Breakfast here is not brilliant, although it's not bad either; everything is arranged as if it was thought about at the last minute and is crammed on to a shelf on the bar and a window sill. I miss the big bowls of fruit and the dishes of raspberry or strawberry yogurts found in the bigger branded hotels, but in all honesty there is little to complain about here and I really am clutching at straws. Even the brightly-coloured room has grown on me and now that I've found the perfect Italian restaurant - Da Bruno - about 10 minutes from the hotel I'm made up if I'm honest. More importantly, it was the hotel that recommended the restaurant so top marks to them.

As I write this it's Wednesday night, 1130hrs, and despite having attended a function in the old town of Dusseldorf at a venue on the banks of the Rhine, I still managed to catch a tram in the general direction of Da Bruno and eat dinner there – minestrone soup followed by linguine with pesto, a glass of red wine and some still mineral water. I never thought I'd get there tonight, but I did and I'm so pleased. I'm planning on going there tomorrow too.

Da Bruno is a local Italian trattoria located at Karistrasse 16, 40210 Düsseldorf (tel: 0049 (0) 211-382300). It offers everything you might expect from an Italian restaurant – including quality food and incredibly good value for money. It's homely, the service is good and, most importantly, it's friendly and I feel right at home, even if I do have to dine alone – an occupational hazard for me, I'm afraid,  but one I've gotten used to; I bought a copy of the Economist in Folkestone, Kent, on the journey out here and this morning, sitting alone in the breakfast room (like a few others) I read about Atlanta's growing problem with Asian gang culture. Last night (Tuesday) in the restaurant I read about the need for the national governments of rich countries the world over to let the dust settle on the recession before making any rash decisions about putting up interest rates and thereby setting the whole recessionary nightmare into fall swing again.

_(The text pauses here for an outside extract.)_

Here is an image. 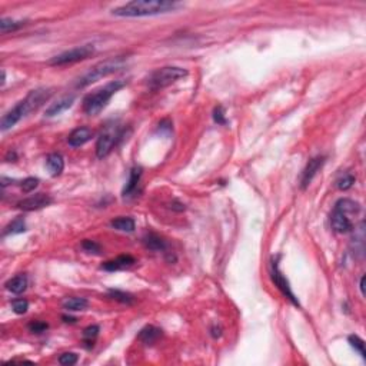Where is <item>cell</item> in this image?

Last night (Wednesday) I had nothing to read so I messed around with my iphone's Notes facility, writing down how much I'd been eating and generally faffing around like somebody with absolutely no friends. There had been a huge party of Japanese in the restaurant – they kept bowing at one another for some reason – but when they left only seven of us remained – two couples and then two men at diagonally opposed corners of the floor, with me completing a kind of triangle (if you joined the dots so to speak).

After a while I got chatting with one of the restaurant staff. I told her that I'd come from London and that I was flying back there on Friday and that I would be returning to Da Bruno tomorrow for my final meal in Dusseldorf – I've never visited the same restaurant on four consecutive nights. Soon it was time to settle the bill and walk back to my hotel in the dark.

Thursday morning...
This morning (Thursday) I was awake around 0630hrs and when I peered out of the window I noticed that the Buddha statue on the rooftop below the room had, for some reason, been moved closer to my window – I reckon it's all part of a plan to freak me out, a bit like the Weeping Angels in Doctor Who. I'm guessing that in a few days' time the statue will move to the left and eventually make a complete circuit of the small rooftop area that I can see from my hotel window.

I've got a haircut booked for this morning at 0930hrs as I noticed, on leaving the room yesterday evening, that I'm starting to look a mess. After a while – between six and eight weeks after having it cut – my hair becomes a little uncontrollable, like a Brillo pad, and there's no alternative other than to have it cut short, but then, of course, I resemble a criminal, a bank robber on the run or some other kind of miscreant, so in many ways I can't win.